Excerpts from the manuscript “Wild Bill Crump”, written by S.E Crump and (c) J.W.CRUMP & S.E.CRUMP.
The day’s target under Field order 1595A was the oil refineries\ of Lutzkendorf, near Halle. The Group were directed to provide support to 1st Division 2nd task force B-17`s. After take off at 09 20 the squadron made R/V with the 381st, 384thth Bomb Groups at 10:12 twenty five miles east of Egmond. The 356th would be split into two groups, with the 359th Squadron and the Red and White flights of the 361st under Major Strait forming group `A`. They would act as the sweeping force, while the remaining flights of the 361st and the 360th squadron would furnish close support to the bombers.
This method of operating with the 356th split into two groups, would from the beginning of February until the end of the war often be adopted.

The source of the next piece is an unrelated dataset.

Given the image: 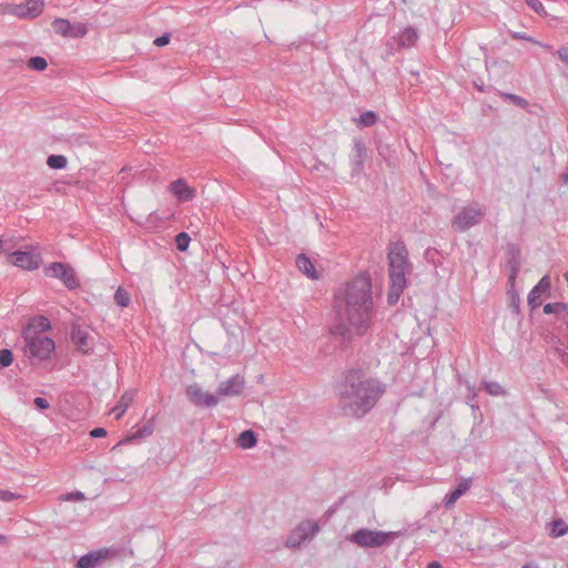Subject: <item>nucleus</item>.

The sweeping force following the general line Dummer Lake, Hanover, Halberstadt, Erfurt, Hamm. Soon after they had located the bombers, group `A` received a report of enemy jets but saw nothing. Later at 10:30 over the Dummer lake area three unidentified aircraft drawing heavy contrails were sighted. These may have been the reported jets, but they were too far away to engage or identify. Later when `A` group was in an area south west of ?alls four unidentified aircraft were seen heading out on the deck and an attempt was made to investigate. However they disappeared below the cloud layer and were not seen again. The weather had been so poor the previous two days, no missions could be flown. At the beginning of the month the weathermen had predicted two weeks of poor weather, but on the 6th they had changed their minds. However they got it wrong and the bombers were unable to hit their primary target, having instead to divert to their secondary targets in the Gottingen-Mulhausen-Nordhausen areas. The bomber’s formation had been very poor, too extended for proper escorting. At 12:10 Nuthouse told the group to head out, the weather was deteriorating even further and the weather was closing in back at base. The bombers were left in the vicinity of Kassel at 24,000 ft. The Group experienced moderate to intense amounts of heavy flak over Ijmuiden, Hanover, Munster, Quakenbruck and Tiel all of which was accurate, with three of the Groups aircraft sustaining damage, one of which was PI-Y the aircraft of Lieutenant Paquet, Bill’s wingman, which sustained a direct hit in the vertical stabiliser. Time down was 14:40 with the 360th squadron encountering no enemy aircraft. The mechanical problems with Bill’s PI-W meant that once again he had had to fly PI-C. and 398
|Capt Yannell||Capt Romine|
|Lt Corner||Lt Jones|
|Lt Burwell||Lt Urban|
|Lt Rensch||Lt Pidwell|
|Lt Crump||Lt Carlson|
|Lt Paquet||Lt Gatlin|
|Lt Ceraolo||Lt Gleason|
|Lt Hedrick||Lt Poppell|
Capt Ellingson Lt Dunn#
The poor weather encountered on the day had meant that virtually all the bombers dispatched had had to bomb secondary targets or targets of opportunity rather than their primary targets. The bombing force sustained 22 aircraft written off as category `E` as a result of battle damage and in particular forced landings and crashes. The following day the 8th Air force would once again put up a bombing force, only once more to run in to deteriorating weather conditions, the three hundred B-17`s dispatched to bomb German targets being recalled over the North Sea. Though one aircraft separated from its formation, failed to receive the recall message. Proceeding on its own, it unloaded its three ton of bombs on Essen before returning untroubled by the enemy to its base.
Though the Group did not fly operationally on the 7th, this did not mean that the aircraft of the 360th escaped any damage. PI-K 44-11334 `Lois` the assigned aircraft of Capt William Thomas was being towed by a Cletrac driven by M/Sgt Kahl with S/Sgt Gonsalves in the cockpit when they saw a P-51 essing towards them. Sergeant Kahl began to pull PI-K off the runway, but Captain Schlack (361st Squadron) the pilot of the essing P-51 misjudged matters and struck the wing of PI-K with his, before applying his brakes and nosing over.